> Data for this exercise
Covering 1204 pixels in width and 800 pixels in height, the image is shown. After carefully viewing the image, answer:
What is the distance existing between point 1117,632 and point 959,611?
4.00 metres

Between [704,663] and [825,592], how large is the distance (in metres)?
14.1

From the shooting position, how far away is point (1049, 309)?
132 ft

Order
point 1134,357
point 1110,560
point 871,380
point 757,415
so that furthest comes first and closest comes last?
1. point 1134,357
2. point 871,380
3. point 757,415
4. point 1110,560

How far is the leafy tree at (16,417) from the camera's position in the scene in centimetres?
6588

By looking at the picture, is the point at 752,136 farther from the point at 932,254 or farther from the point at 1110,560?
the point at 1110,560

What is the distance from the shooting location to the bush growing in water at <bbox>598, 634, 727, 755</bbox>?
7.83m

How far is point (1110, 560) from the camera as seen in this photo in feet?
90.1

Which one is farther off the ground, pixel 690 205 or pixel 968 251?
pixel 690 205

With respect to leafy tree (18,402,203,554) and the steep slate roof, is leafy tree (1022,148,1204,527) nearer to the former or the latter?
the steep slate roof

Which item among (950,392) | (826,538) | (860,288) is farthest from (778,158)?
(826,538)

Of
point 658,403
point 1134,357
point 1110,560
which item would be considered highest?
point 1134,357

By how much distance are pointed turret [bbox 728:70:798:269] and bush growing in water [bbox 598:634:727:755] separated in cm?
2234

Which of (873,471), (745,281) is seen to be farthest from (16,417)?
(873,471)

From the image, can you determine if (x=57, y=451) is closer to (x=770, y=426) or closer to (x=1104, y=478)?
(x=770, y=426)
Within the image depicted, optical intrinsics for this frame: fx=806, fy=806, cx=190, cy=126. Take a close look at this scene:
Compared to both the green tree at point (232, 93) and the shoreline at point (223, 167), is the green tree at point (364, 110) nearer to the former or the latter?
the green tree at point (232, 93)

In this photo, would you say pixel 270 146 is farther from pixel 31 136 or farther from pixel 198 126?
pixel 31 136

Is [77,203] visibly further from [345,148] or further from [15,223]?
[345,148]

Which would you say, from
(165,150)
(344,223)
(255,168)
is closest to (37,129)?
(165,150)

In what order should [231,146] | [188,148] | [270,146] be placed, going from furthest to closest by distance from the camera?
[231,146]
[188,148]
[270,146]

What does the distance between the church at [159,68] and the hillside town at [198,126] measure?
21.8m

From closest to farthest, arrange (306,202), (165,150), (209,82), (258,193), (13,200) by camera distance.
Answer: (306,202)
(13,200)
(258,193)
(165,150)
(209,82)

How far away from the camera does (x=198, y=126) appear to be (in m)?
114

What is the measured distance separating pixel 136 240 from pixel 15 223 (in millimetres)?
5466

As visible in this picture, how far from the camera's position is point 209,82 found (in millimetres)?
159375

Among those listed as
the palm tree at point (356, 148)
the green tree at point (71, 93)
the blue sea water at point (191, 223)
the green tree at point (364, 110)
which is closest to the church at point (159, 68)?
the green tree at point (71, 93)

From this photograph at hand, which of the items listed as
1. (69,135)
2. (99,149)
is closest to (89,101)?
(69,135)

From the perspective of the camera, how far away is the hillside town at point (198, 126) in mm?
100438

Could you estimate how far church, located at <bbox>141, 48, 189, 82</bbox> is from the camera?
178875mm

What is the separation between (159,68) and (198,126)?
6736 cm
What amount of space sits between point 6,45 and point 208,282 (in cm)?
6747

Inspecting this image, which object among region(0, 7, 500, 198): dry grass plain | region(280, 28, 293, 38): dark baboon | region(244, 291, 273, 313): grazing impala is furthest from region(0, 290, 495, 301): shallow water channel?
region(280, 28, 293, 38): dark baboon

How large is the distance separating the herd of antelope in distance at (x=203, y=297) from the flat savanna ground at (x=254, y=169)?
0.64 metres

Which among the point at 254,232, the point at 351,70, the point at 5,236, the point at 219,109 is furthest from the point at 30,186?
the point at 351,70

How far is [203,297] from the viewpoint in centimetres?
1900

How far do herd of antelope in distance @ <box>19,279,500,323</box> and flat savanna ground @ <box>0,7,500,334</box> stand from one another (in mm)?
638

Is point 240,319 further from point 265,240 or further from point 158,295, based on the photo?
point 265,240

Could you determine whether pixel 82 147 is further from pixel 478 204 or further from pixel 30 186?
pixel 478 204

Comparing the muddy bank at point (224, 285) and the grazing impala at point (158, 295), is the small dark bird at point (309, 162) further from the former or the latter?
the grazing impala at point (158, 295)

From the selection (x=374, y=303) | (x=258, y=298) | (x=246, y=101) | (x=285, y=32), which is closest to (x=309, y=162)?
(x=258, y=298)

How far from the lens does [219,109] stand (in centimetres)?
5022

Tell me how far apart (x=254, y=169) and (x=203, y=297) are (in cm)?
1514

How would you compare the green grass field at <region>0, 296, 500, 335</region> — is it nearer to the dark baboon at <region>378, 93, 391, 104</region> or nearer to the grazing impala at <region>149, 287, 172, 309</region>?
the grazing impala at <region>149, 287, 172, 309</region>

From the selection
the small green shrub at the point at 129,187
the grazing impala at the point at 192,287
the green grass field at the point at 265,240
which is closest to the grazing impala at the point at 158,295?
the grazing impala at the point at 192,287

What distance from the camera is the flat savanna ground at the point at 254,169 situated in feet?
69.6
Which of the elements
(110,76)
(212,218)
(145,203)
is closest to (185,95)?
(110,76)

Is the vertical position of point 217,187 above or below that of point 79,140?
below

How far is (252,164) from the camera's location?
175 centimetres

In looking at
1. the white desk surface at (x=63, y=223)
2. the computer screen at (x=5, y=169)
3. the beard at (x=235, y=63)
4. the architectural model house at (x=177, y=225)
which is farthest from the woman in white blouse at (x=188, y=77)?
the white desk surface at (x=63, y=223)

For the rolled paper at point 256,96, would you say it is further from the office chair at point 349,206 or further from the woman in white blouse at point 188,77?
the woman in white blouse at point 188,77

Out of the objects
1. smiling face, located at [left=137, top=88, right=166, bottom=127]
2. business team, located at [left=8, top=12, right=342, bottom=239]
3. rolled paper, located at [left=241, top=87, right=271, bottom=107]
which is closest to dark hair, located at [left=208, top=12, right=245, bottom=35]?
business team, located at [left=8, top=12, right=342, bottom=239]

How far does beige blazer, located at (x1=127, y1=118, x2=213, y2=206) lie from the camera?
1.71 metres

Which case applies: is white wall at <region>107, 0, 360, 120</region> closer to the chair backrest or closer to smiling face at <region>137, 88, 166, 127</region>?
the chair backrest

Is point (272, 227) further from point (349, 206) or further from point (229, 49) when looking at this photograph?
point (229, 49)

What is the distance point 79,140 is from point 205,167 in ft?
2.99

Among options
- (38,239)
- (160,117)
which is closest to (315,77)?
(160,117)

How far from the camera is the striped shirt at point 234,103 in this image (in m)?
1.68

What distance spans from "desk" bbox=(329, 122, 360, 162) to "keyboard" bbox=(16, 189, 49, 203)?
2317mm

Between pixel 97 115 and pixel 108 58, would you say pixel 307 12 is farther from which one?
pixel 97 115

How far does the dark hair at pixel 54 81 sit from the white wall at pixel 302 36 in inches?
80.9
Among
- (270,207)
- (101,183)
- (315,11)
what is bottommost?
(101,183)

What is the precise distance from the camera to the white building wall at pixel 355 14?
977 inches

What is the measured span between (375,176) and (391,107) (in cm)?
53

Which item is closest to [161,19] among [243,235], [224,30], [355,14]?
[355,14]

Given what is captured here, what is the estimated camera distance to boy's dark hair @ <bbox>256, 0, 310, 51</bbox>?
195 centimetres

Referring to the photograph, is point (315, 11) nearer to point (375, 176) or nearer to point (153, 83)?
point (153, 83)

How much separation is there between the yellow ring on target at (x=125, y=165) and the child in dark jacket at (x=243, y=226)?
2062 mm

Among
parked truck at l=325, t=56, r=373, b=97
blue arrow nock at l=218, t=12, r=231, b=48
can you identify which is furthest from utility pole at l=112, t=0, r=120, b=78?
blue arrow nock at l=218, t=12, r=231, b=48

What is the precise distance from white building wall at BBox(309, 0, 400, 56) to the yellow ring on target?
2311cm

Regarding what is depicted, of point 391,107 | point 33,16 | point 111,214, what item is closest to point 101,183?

> Objective
Starting at the line of the records that has "Which would you say, from" and ending with the line that has "0.64 metres", give those lines again with "hillside town" changed to "hilltop village" and nothing else altered.

> Full solution
Which would you say, from
(165,150)
(344,223)
(255,168)
is closest to (37,129)?
(165,150)

In what order should [231,146] | [188,148] | [270,146] be placed, going from furthest to closest by distance from the camera?
[231,146]
[188,148]
[270,146]

What does the distance between the church at [159,68] and the hilltop village at [198,126] measure?
21.8m

From closest to farthest, arrange (306,202), (165,150), (209,82), (258,193), (13,200) by camera distance.
Answer: (306,202)
(13,200)
(258,193)
(165,150)
(209,82)

How far away from the camera does (x=198, y=126) appear to be (in m)?
114

What is the measured distance separating pixel 136 240 from pixel 15 223 (in millimetres)?
5466

As visible in this picture, how far from the camera's position is point 209,82 found (in millimetres)?
159375

Among those listed as
the palm tree at point (356, 148)
the green tree at point (71, 93)
the blue sea water at point (191, 223)
the green tree at point (364, 110)
which is closest to the church at point (159, 68)?
the green tree at point (71, 93)

From this photograph at hand, which of the items listed as
1. (69,135)
2. (99,149)
is closest to (89,101)?
(69,135)

From the perspective of the camera, how far away is the hilltop village at point (198, 126) in mm?
100438

Could you estimate how far church, located at <bbox>141, 48, 189, 82</bbox> is from the camera?
178875mm

What is the separation between (159,68) and (198,126)?
6736 cm
What amount of space sits between point 6,45 and point 208,282 (in cm)?
6747

Inspecting this image, which object among region(0, 7, 500, 198): dry grass plain | region(280, 28, 293, 38): dark baboon | region(244, 291, 273, 313): grazing impala is furthest from region(0, 290, 495, 301): shallow water channel?
region(280, 28, 293, 38): dark baboon

How large is the distance separating the herd of antelope in distance at (x=203, y=297) from the flat savanna ground at (x=254, y=169)?
0.64 metres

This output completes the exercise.